Catholic bishops urged a “Fortnight for Freedom” for prayer and activities to call attention to the need to protect religious liberty. That move by the United States Conference of Catholic Bishops was likened to a “Fortnight to Defeat Barack Obama” by a Washington Post columnist, who suggested that might call into question the Church’s tax exemption. Appearances by Democratic politicians in African-American pulpits have not provoked similar suggestions.
It should be noted – though certainly not part of a logical argument – that Catholics are very much citizens of the United States of America and not of the Vatican. Yes, some Catholics do not attend Sunday Mass. But Catholics may be the most numerous religious group in the country (the second largest or maybe even larger, are “fallen away” Catholics).
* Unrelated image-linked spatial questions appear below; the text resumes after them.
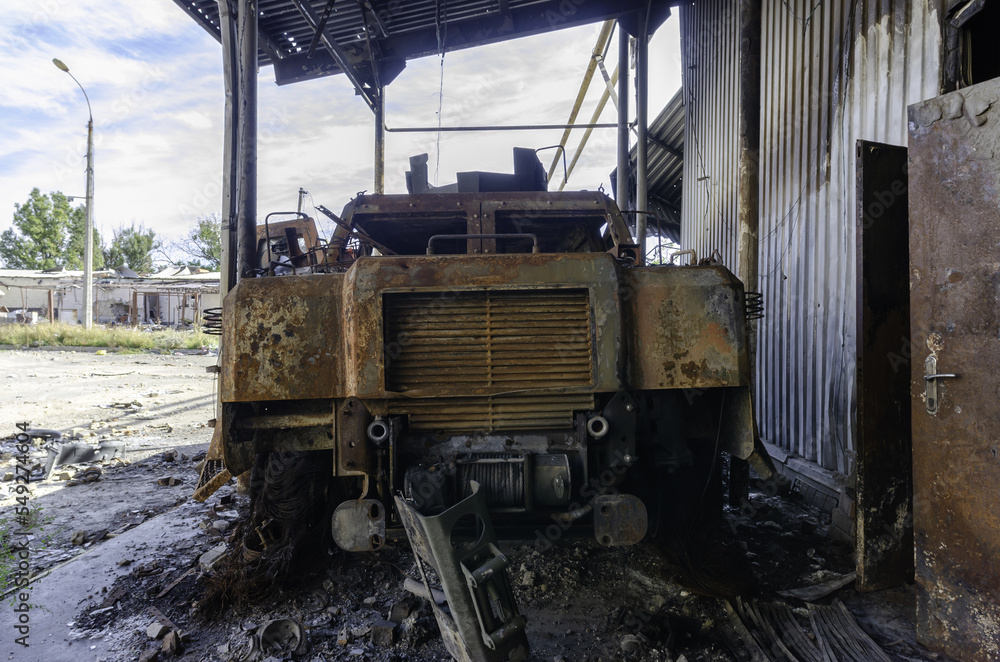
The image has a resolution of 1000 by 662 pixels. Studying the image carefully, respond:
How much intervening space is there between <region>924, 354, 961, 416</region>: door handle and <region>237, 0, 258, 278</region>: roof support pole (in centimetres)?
471

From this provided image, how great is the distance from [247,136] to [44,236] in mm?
35814

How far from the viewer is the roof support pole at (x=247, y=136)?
4.73m

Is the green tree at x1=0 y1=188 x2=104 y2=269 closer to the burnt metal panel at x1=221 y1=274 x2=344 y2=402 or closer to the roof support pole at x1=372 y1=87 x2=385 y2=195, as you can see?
the roof support pole at x1=372 y1=87 x2=385 y2=195

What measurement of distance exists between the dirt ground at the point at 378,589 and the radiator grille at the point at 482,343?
2.91 ft

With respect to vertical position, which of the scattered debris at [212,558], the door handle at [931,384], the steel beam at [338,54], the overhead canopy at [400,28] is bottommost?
the scattered debris at [212,558]

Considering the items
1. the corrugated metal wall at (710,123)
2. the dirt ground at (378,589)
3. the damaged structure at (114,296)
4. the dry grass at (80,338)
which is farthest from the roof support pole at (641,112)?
the damaged structure at (114,296)

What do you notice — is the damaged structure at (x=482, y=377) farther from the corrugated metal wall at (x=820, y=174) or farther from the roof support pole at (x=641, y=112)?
the roof support pole at (x=641, y=112)

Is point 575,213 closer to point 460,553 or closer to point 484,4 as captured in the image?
point 460,553

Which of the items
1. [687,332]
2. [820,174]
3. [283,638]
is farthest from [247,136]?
[820,174]

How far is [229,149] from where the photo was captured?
15.9 feet

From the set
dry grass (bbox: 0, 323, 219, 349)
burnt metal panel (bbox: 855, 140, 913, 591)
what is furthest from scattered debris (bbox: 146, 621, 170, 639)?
dry grass (bbox: 0, 323, 219, 349)

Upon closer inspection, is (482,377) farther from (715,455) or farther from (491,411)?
(715,455)

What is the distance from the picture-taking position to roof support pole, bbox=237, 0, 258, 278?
15.5ft

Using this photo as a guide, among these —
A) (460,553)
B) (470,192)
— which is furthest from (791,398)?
(460,553)
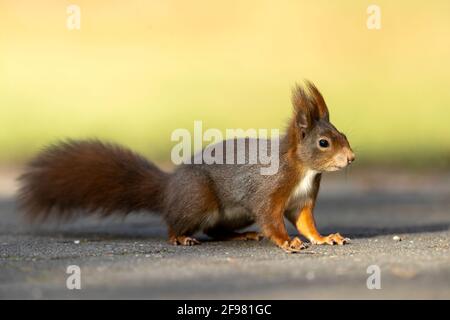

Catholics traditionally represent more than their population percentage in the military that defends this country and its Constitution. Catholics are highly represented in the Congress and in the courts, and one was elected president. Catholic patriotism cannot be ignored. Catholics are not hyphenated citizens.
Catholics should not be ashamed but proud that they are willing to press for their God-given and constitutionally guaranteed religious liberty. As politicians are wont to say in concluding speeches: God Bless America!